- PAGE TEXT:
◆ ◆ ◆ ◆

After we talked, I was surprised and happy that my professor was able to see the reasoning behind my answer and interpretation. She gave me a second chance to redo the paper in the way that she meant. I went home and worked hard on my paper, turned it in, and received a good grade! There are several life lessons that I learned from this experience.

Life Lessons

  1. People will view things in life in very different ways, it does not make one right or wrong. We all have had different experiences in life and therefore we see the world very differently.
  2.  Frustration and anger will always be present in our lives, but it is up to us to try to remain as calm as possible and address the situation at hand.
  3.  We will all have embarrassing moments in life, we are only human, and we can take these as learning experiences.
  4.  Sometimes in life, we are given a second chance to make things right and we should be thankful and treat it as a golden opportunity.

The Takeaway

This incredibly embarrassing college experience really opened my eyes and reminded me of how much I have matured and how life teaches us many lessons about ourselves and the world around us.

We all will have moments that we are not proud of, but if we can learn from them and keep pressing forward, wisdom is sure to follow!

A Coworker’s Comment Changed My Life

We know how powerful words are. They stick with us for many years if not for a lifetime. Good or bad, they often stay etched in our minds.

Sometimes people don’t realize how important their words are to others. They don’t realize the difference that they are making.

An Observation 

When I was in my early twenties, I was very extroverted, unlike today. I wanted to talk with anyone and everyone. I enjoyed learning about others, sharing stories, and helping other people.

I spent much of my day asking others how they were doing, supporting others, offering advice, or lending a hand. To me, it was just because it was in my nature, but a coworker of mine made a comment to me one day that truly changed my life. She said, “I noticed that you always seem to be extending your energy outwards.”

I still remember these words plain as day. I was taken aback by the comment, and I didn’t quite know what she meant, but when I realized that she was right, my world changed.

Feelings 

I have always been the anxious type and to get rid of some of the nervous energy, I sometimes became a chatterbox or would keep “searching” for something or someone that could bring me peace. All of the energy projected outwards was a way to try to discover myself, as I was feeling lost and out of place. I was searching in the wrong area, I needed to turn that energy inward.

I naturally love to care for other people, but I was doing it in a way that never allowed me to get in touch with myself. I tried to find myself in others and I was never found.

I took these words to heart thinking that my coworker was onto something and sure enough, she was.

Improvement 

I was still me; I still had a huge passion for the people in my life, but I learned to balance all of this energy. I made sure to have energy for those that I loved and energy for me.

I started taking great steps to allow myself to feel more stable and centered. I took long walks in nature, did meditation, painted, and did arts and crafts. I enjoyed writing, cooking, photography, and I practiced mindfulness.

I became aware and in tune with myself. I made sure to check in with myself and how I was feeling from time to time. I paid attention to the breath that flowed in and out of my body. Instead of feeling constantly depleted, there was energy for others as well as myself. It was like an awakening, and I owed it all to my coworker.

Power

We hold the power to change our own lives and each other’s lives. Words are so powerful, listening is also powerful, as is being open to receive and incorporate such words.

I still think about these words today. My coworker made my life so much easier by simply noticing and sharing an observation.

◆ ◆ ◆ ◆

- RECORDED DATA:
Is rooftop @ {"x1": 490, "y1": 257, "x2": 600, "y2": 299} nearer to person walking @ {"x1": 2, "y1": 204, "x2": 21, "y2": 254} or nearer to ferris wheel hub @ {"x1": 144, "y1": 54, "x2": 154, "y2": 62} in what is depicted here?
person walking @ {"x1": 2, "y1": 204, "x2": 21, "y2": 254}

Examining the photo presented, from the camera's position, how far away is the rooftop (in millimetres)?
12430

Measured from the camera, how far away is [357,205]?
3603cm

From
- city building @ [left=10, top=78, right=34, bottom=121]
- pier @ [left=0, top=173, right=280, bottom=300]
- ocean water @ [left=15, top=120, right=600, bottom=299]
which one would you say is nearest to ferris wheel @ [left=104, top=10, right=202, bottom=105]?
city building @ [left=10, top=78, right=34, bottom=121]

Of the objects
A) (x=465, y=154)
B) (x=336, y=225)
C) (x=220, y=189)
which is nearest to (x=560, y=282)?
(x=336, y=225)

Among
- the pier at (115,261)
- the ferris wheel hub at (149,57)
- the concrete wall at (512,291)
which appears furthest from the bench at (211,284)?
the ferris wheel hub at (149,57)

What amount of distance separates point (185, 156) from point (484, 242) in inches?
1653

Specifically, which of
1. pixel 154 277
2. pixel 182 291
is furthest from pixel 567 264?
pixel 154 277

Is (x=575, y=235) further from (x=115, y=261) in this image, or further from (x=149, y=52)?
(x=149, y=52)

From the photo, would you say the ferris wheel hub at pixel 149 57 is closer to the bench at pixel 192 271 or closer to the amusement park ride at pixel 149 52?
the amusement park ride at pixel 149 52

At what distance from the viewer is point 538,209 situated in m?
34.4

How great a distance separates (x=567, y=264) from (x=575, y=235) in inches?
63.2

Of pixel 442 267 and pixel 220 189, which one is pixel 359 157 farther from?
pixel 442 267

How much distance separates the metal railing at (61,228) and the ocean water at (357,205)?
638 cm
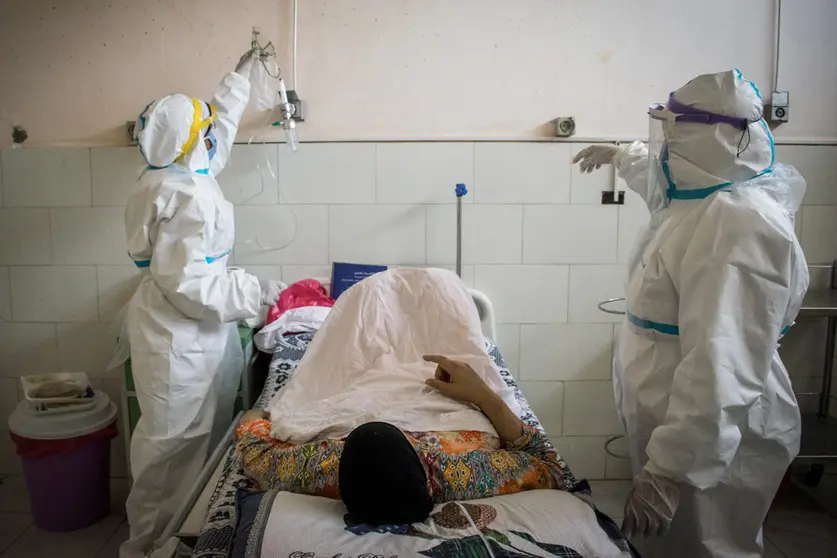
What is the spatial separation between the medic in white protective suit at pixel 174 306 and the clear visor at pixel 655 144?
1.35m

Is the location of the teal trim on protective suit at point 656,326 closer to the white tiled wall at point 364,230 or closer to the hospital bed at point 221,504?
the hospital bed at point 221,504

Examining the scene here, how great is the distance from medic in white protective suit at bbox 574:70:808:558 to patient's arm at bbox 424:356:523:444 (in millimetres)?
312

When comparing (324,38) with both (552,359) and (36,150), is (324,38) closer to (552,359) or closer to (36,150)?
(36,150)

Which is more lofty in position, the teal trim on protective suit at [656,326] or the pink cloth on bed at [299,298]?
the teal trim on protective suit at [656,326]

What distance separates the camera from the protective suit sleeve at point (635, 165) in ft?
6.16

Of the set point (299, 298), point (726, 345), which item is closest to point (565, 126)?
point (299, 298)

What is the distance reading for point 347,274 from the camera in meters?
2.48

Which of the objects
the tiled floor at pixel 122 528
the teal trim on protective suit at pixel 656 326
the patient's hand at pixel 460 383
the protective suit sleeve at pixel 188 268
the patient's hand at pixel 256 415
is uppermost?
the protective suit sleeve at pixel 188 268

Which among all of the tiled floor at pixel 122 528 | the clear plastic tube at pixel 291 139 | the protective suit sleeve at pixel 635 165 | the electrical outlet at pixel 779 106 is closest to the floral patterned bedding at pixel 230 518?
the protective suit sleeve at pixel 635 165

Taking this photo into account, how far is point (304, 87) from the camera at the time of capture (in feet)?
8.04

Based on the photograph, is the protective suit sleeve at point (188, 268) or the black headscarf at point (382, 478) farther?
the protective suit sleeve at point (188, 268)

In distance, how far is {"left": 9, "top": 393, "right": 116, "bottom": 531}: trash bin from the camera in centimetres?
219

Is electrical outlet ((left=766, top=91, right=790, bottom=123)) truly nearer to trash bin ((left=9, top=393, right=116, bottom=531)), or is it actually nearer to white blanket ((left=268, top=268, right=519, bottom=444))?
white blanket ((left=268, top=268, right=519, bottom=444))

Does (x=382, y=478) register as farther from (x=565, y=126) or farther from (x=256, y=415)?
(x=565, y=126)
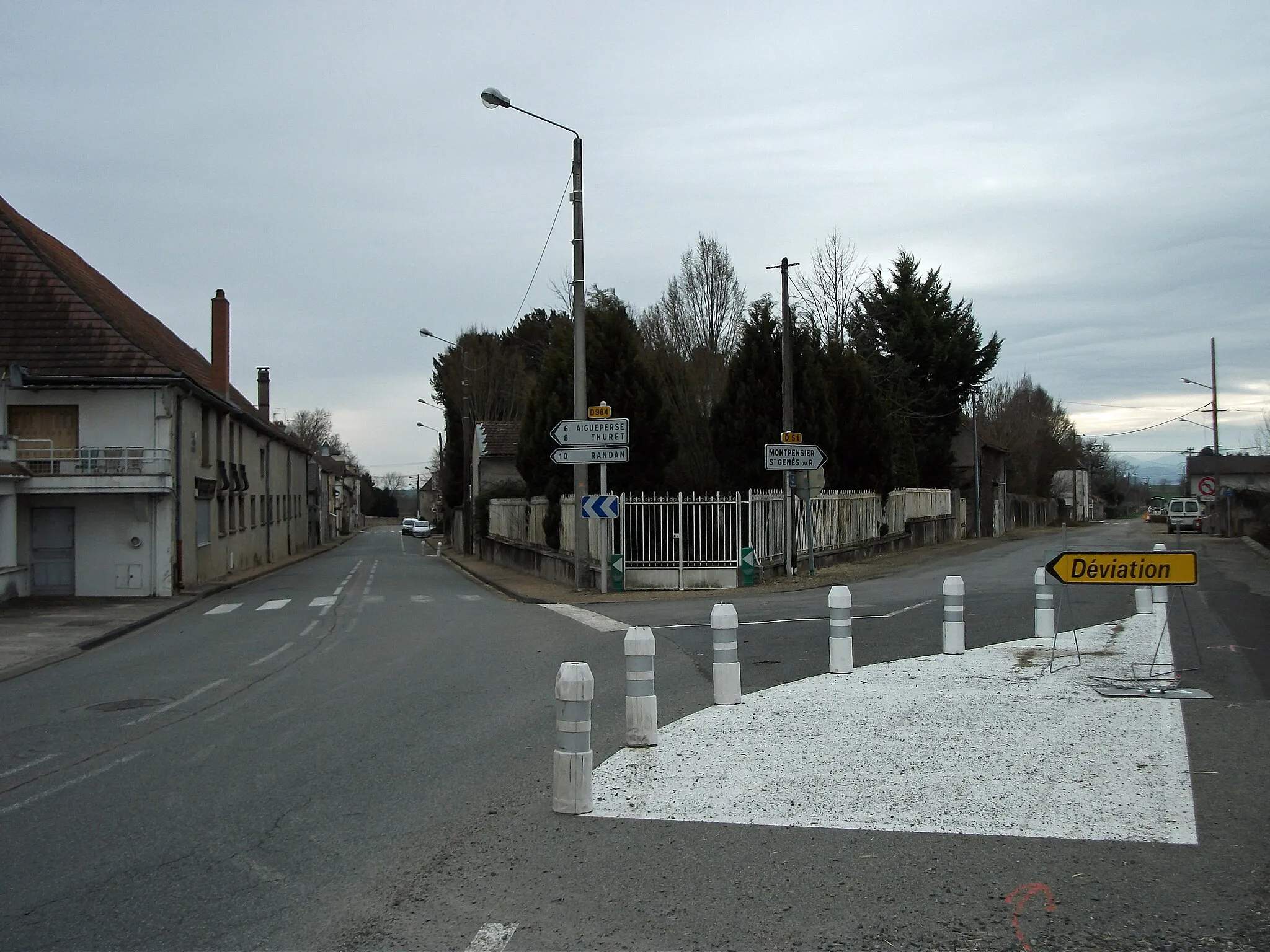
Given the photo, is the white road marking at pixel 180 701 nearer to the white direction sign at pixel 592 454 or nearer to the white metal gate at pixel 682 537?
the white direction sign at pixel 592 454

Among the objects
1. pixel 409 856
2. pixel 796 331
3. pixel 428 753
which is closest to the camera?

◆ ◆ ◆ ◆

- ASSIGNMENT: According to the page text, what comment did the coworker make? The material was drawn from a different source than the page text.

- ANSWER TO THE EXERCISE: She said, "I noticed that you always seem to be extending your energy outwards."